BEGIN MATERIAL PROVIDED
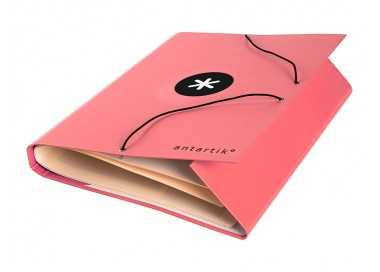 Carpeta antartik clasificadora a4 12 departamentos goma carton forrado color coral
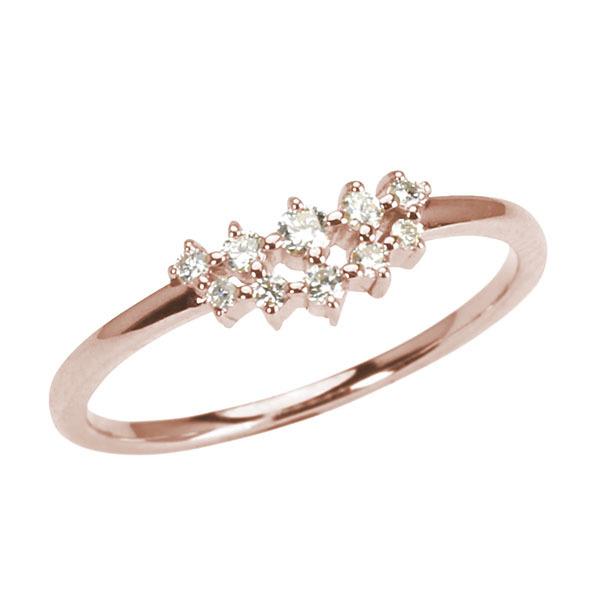 ピンクゴールド 指輪 ピンキーリング ダイヤモンド レディース k18 18k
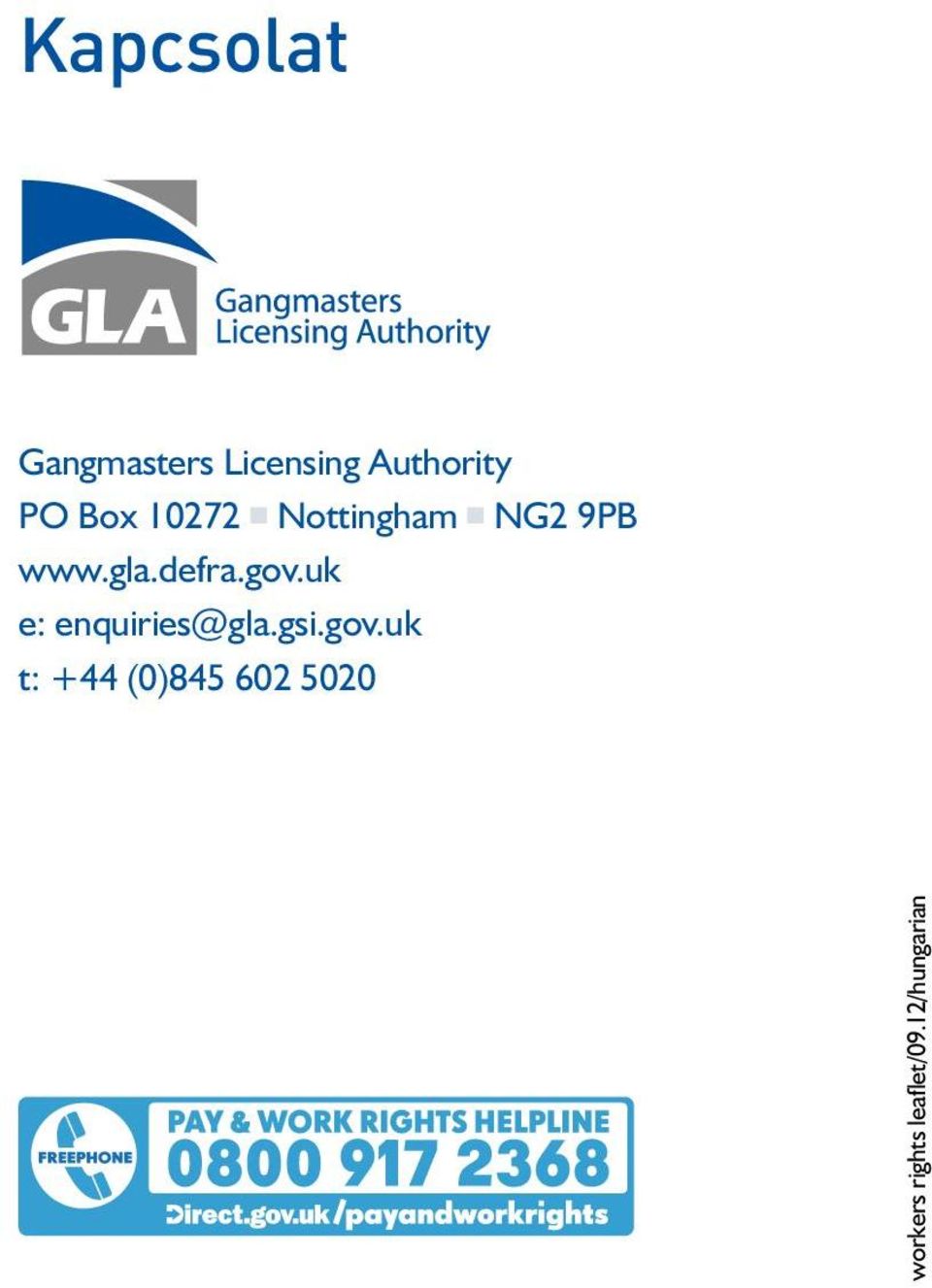 gov.uk e: enquiries@gla.gsi.gov.uk t: +44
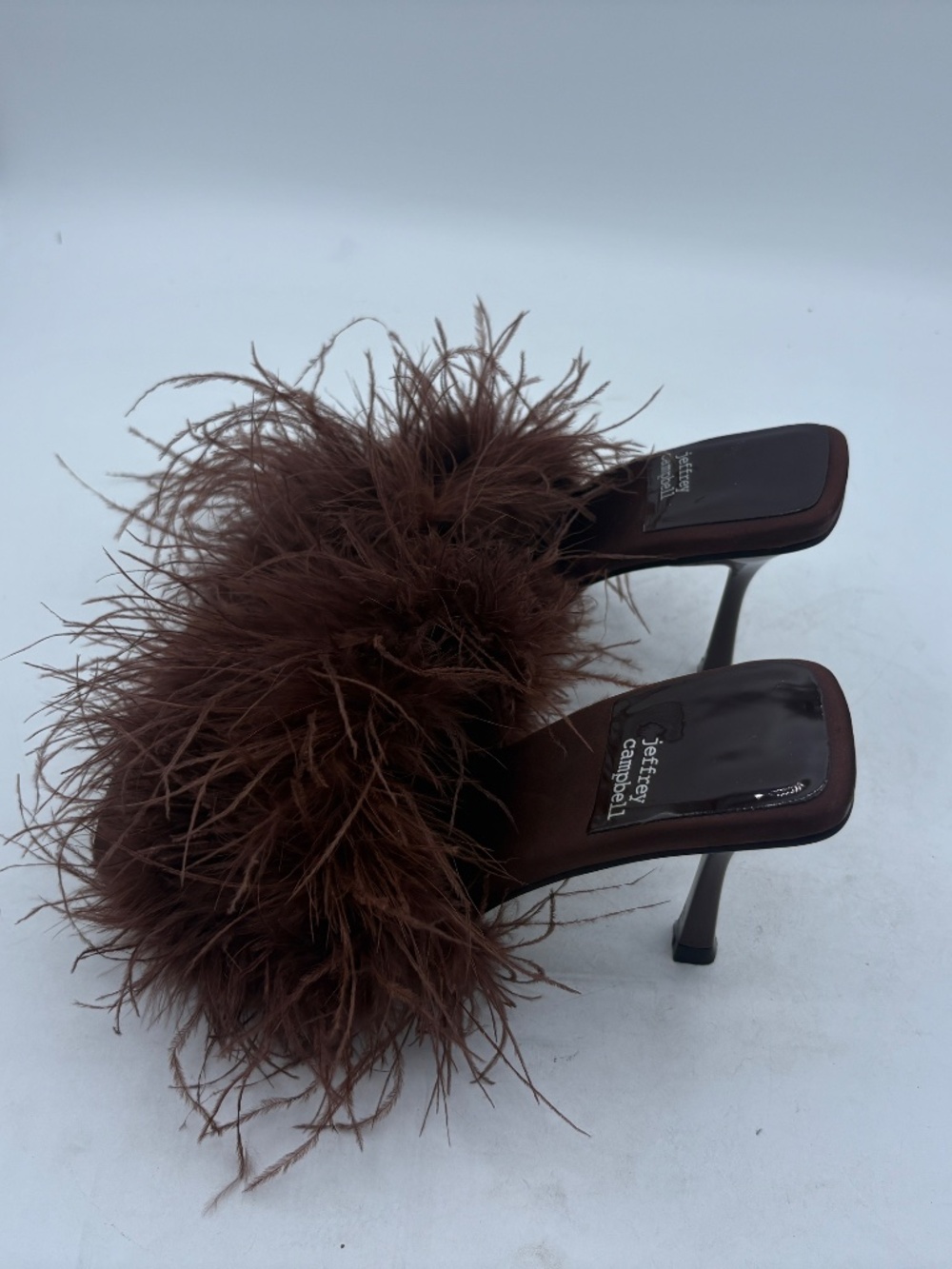 Jeffrey Campbell Chauffeur Feather Mule Heels Sandals Square Toe Brown Size 7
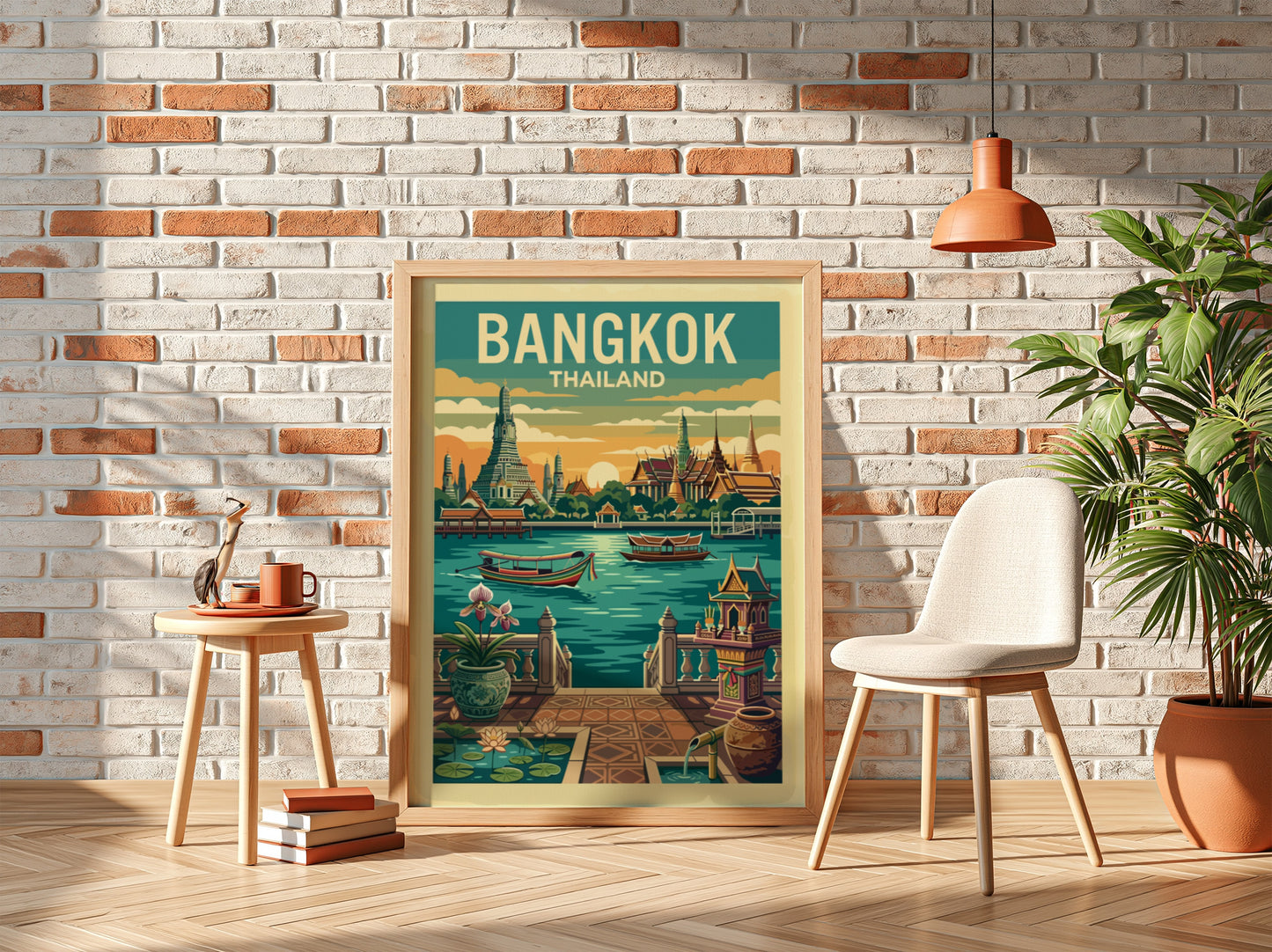 Retro Bangkok Thailand travel poster featuring temples and a river, with a warm color palette.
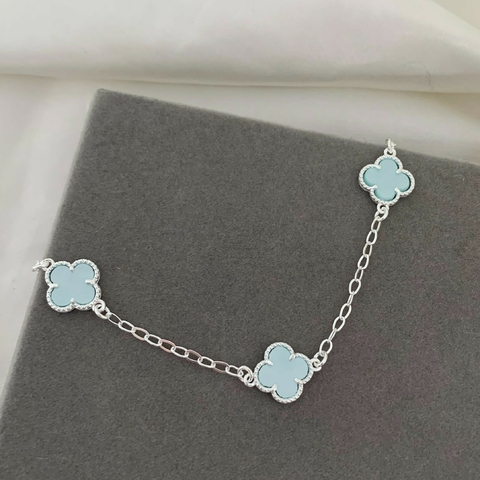 Pulseira Inspiração 3 Trevos Azul Prata 925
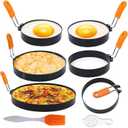 6 Pcs Professional Egg Ring Pancake Ring Set,8" Large Omelette Ring,6" Pancake Ring,4" Round Egg Ring, Non-stick Stainless Steel Egg Cooking Rings Set for Griddle Frying Eggs with Silicone Handle
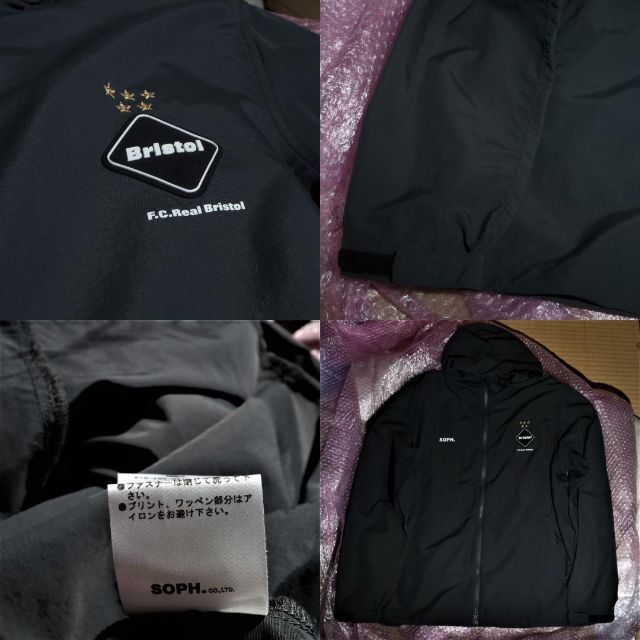NYLON HOODED BLOUSON FCRBナイロンフーデッドブルゾン灰M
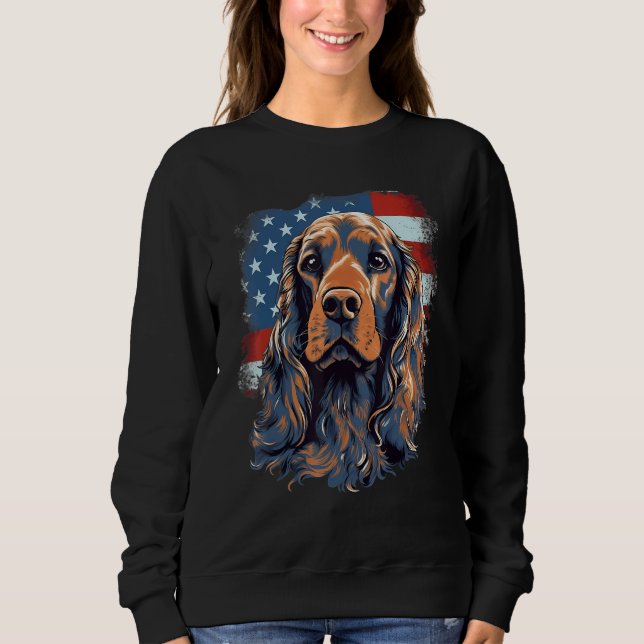 4th Of July US Flag English Cocker Spaniel Dog Sweatshirt (Front)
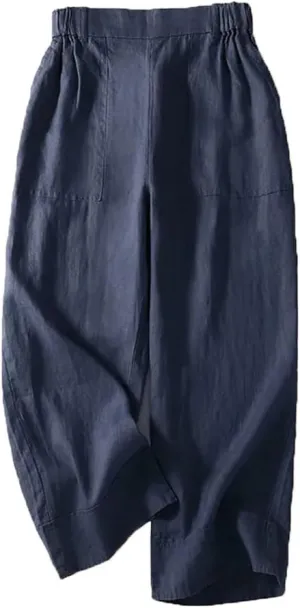 Bciopll Women's Loose Pocket Wide Legs Cotton Linen Pants Casual Solid Cropped Trousers Elastic Waist Linen Pants Summer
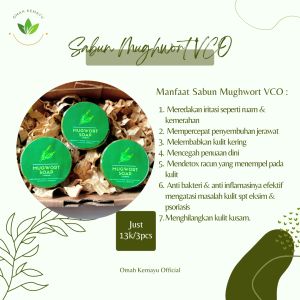 [PROMO Paket 3pcs] Sabun Mughwort VCO Anti Aging Alami Melembabkan Kulit Mengatasi Jerawat 20gr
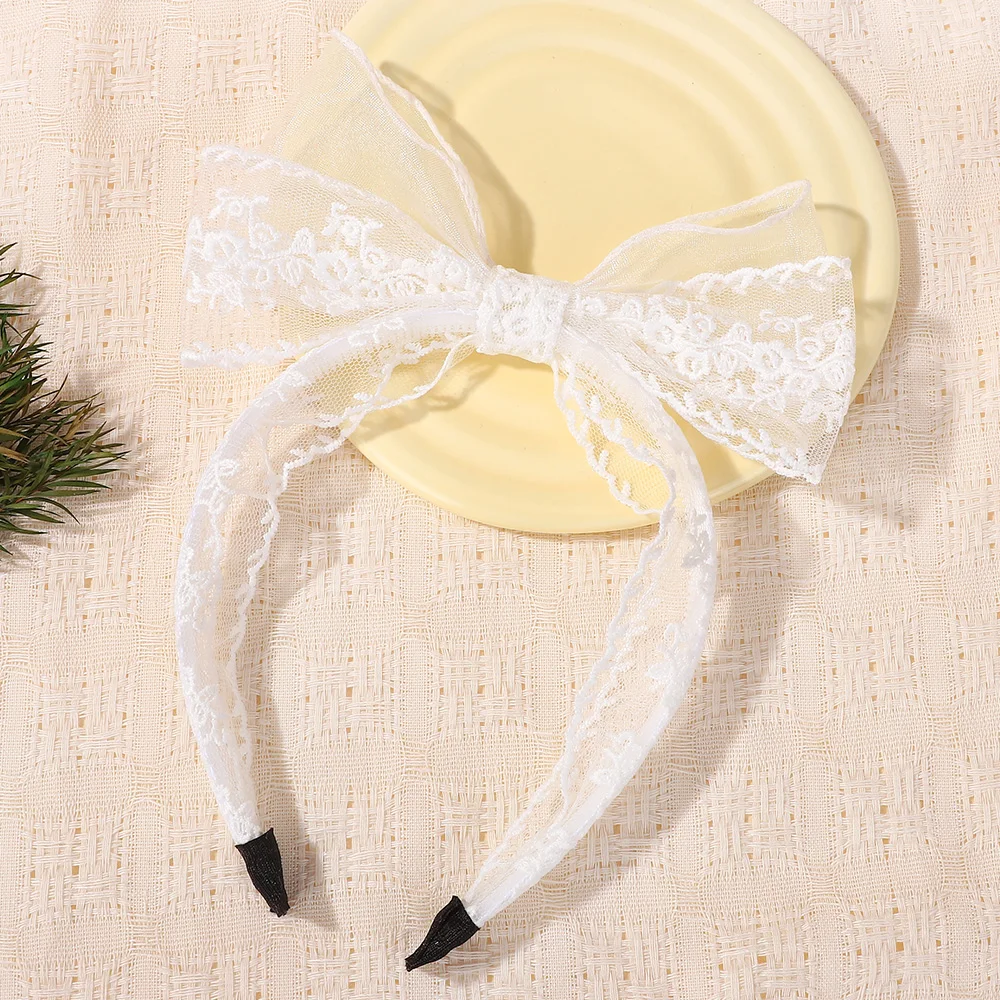 1 diademas de encaje color crema para niñas, diademas con lazo grande, nuevas bandas para el cabello de lujo, accesorios para el cabello de moda para cumpleaños para niños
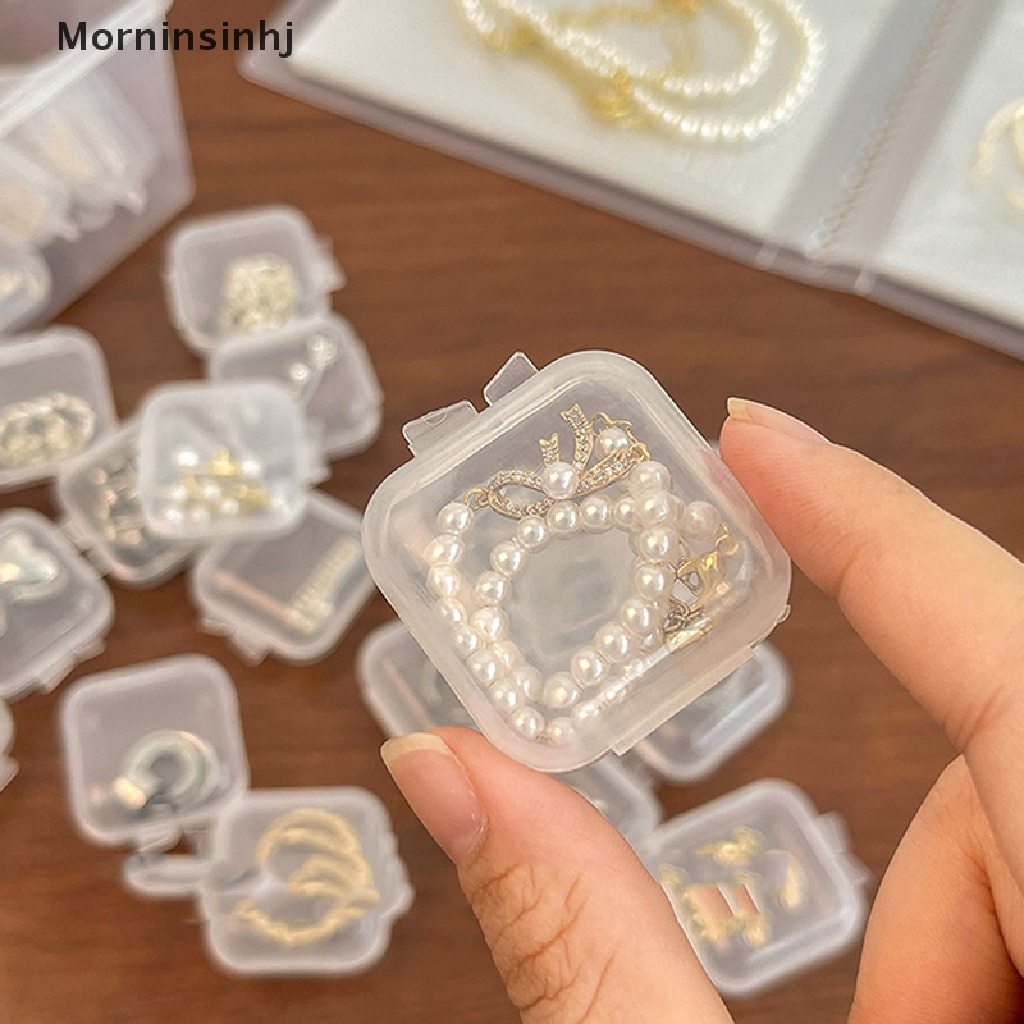 Mornin 10PCS Kotak Penyimpanan Mini Transparan Persegi Kotak Plastik Kosong Case Dengan Tutup Jewelry Packaging Storage for Tiny Bead Jewelry Korek Kuping Pil Atau Gadget Kerajinan Kecil Lainnya id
END MATERIAL PROVIDED
EXERCISE INSTRUCTIONS => Restate the data above verbatim, skipping every image.

EXERCISE OUTPUT =>
 Carpeta antartik clasificadora a4 12 departamentos goma carton forrado color coral
 ピンクゴールド 指輪 ピンキーリング ダイヤモンド レディース k18 18k
 gov.uk e: enquiries@gla.gsi.gov.uk t: +44
 Jeffrey Campbell Chauffeur Feather Mule Heels Sandals Square Toe Brown Size 7
 Retro Bangkok Thailand travel poster featuring temples and a river, with a warm color palette.
 Pulseira Inspiração 3 Trevos Azul Prata 925
 6 Pcs Professional Egg Ring Pancake Ring Set,8" Large Omelette Ring,6" Pancake Ring,4" Round Egg Ring, Non-stick Stainless Steel Egg Cooking Rings Set for Griddle Frying Eggs with Silicone Handle
NYLON HOODED BLOUSON FCRBナイロンフーデッドブルゾン灰M
 4th Of July US Flag English Cocker Spaniel Dog Sweatshirt (Front)
 Bciopll Women's Loose Pocket Wide Legs Cotton Linen Pants Casual Solid Cropped Trousers Elastic Waist Linen Pants Summer
 [PROMO Paket 3pcs] Sabun Mughwort VCO Anti Aging Alami Melembabkan Kulit Mengatasi Jerawat 20gr
 1 diademas de encaje color crema para niñas, diademas con lazo grande, nuevas bandas para el cabello de lujo, accesorios para el cabello de moda para cumpleaños para niños
 Mornin 10PCS Kotak Penyimpanan Mini Transparan Persegi Kotak Plastik Kosong Case Dengan Tutup Jewelry Packaging Storage for Tiny Bead Jewelry Korek Kuping Pil Atau Gadget Kerajinan Kecil Lainnya id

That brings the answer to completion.